The following result is an immediate consequence of Theorems 1 and 3.

Corollary 1

Suppose that the total reward mean-field game \(\Gamma \) satisfies assumptions (A1–A6). Then for n big enough \((\underline{B}(\underline{X}),\underline{X})\) and \((\overline{B}(\overline{X}),\overline{X})\) are \(\varepsilon \)-weak equilibria in n-person counterparts of \(\Gamma \), \(\Gamma _n\).

5 Conclusions

In our paper we presented a model of mean-field game where each of infinitely many players controls his own continuous time Markov chain of private states, but the global state follows an ordinary differential equation.

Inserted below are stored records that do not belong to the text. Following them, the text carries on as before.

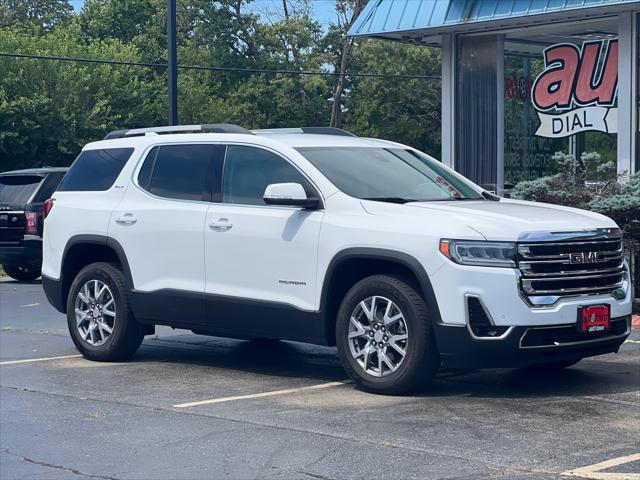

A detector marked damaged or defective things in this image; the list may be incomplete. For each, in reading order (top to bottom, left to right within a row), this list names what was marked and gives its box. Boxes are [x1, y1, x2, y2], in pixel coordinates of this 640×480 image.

crack in pavement [1, 448, 120, 478]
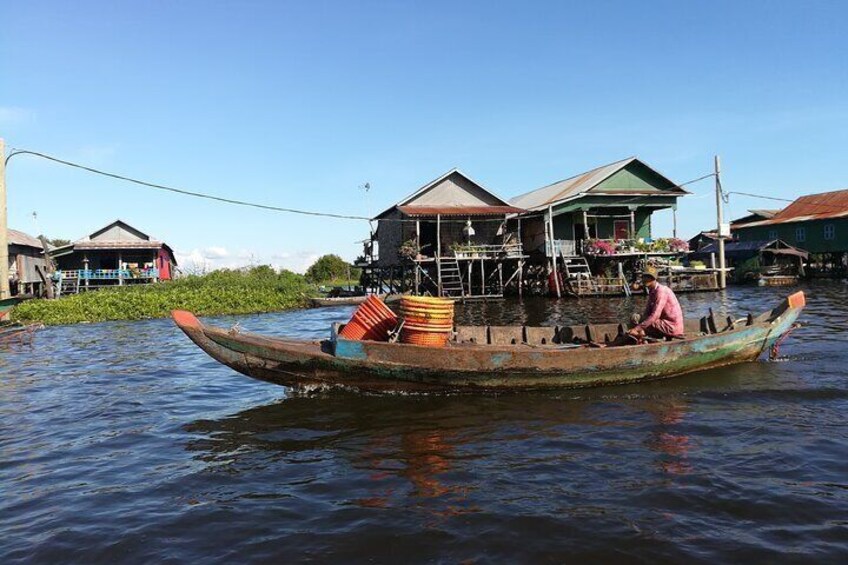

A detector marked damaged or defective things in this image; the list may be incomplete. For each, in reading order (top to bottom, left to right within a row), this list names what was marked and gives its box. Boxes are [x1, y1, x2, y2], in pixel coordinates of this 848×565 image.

rusty boat hull [169, 290, 804, 392]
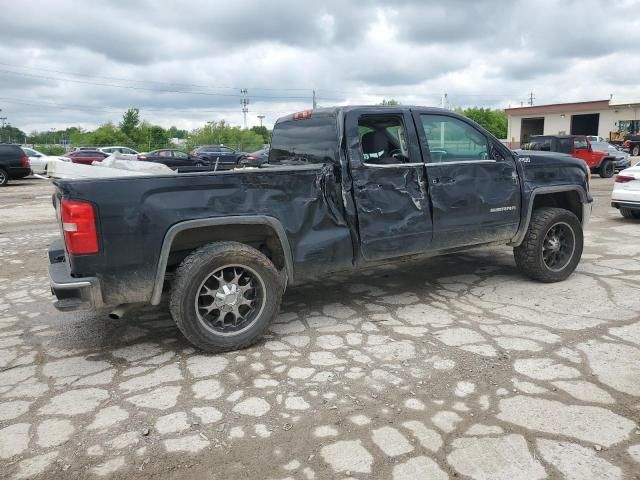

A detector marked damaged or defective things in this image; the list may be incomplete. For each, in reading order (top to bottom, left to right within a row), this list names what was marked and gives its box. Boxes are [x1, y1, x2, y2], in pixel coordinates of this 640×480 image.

damaged gmc sierra [47, 106, 592, 352]
cracked pavement [1, 177, 640, 480]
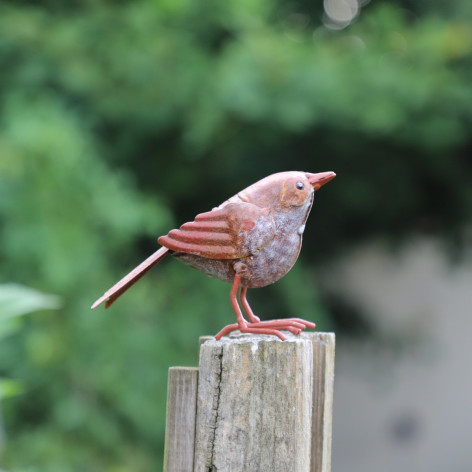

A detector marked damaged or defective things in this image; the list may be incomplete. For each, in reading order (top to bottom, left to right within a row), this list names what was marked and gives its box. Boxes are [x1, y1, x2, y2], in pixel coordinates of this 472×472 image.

We have made two main contributions here: the first one is the generalization of this type of games to a novel model where players, instead of maximizing some payoff accumulated over the entire game, maximize the reward obtained during their lifetime, which may be different for different players. Since any dead player can be replaced after some time by a newborn one, after some time stationary behavior of the system is obtained, which is then used to define a mean-field-type equilibrium. We have provided an approximation result linking this new model with its n-player counterparts for n approaching infinity under some very mild assumptions.

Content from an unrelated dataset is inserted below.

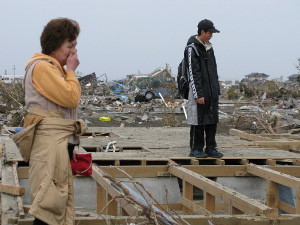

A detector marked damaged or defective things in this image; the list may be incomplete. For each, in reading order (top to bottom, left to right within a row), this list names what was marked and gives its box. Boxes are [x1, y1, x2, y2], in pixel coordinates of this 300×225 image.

earthquake damage [0, 67, 300, 225]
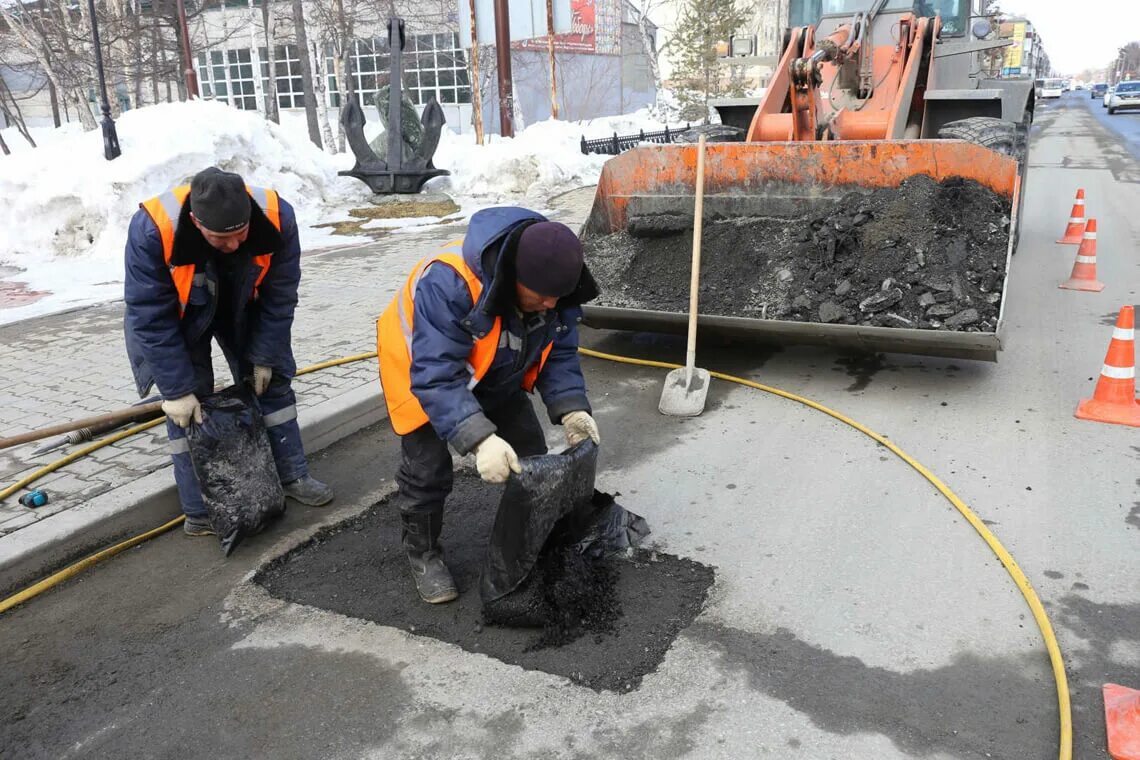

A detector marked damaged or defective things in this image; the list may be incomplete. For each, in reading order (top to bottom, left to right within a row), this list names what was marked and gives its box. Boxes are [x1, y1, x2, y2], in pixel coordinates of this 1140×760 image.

asphalt patch [258, 478, 712, 692]
pothole repair [258, 476, 712, 696]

The second main contribution of the paper is an equilibrium-existence result for mean-field game model discussed in this paper under some strategic complementarity conditions. These assumptions differ significantly from those discussed in the mean-field game literature, as no conditions based on convexity or strict monotonicity of the functions defining our model are required. Instead, properties implying that an increase in states of most of the players makes increase in any individual’s state profitable and that an increase in one’s state makes higher actions more profitable are assumed. This allows us to obtain the existence of equilibria in strategies with some monotonicity properties as well as the convergence of a myopic learning procedure. What is important, it turns out that many real-life applications of mean-field models satisfy our strategic complementarity assumptions. However, the applications of our contributions are limited especially due to two of them: positivity of reward functions and one-dimensional state space. It will be very interesting to see a generalization of our results getting rid of these two assumptions.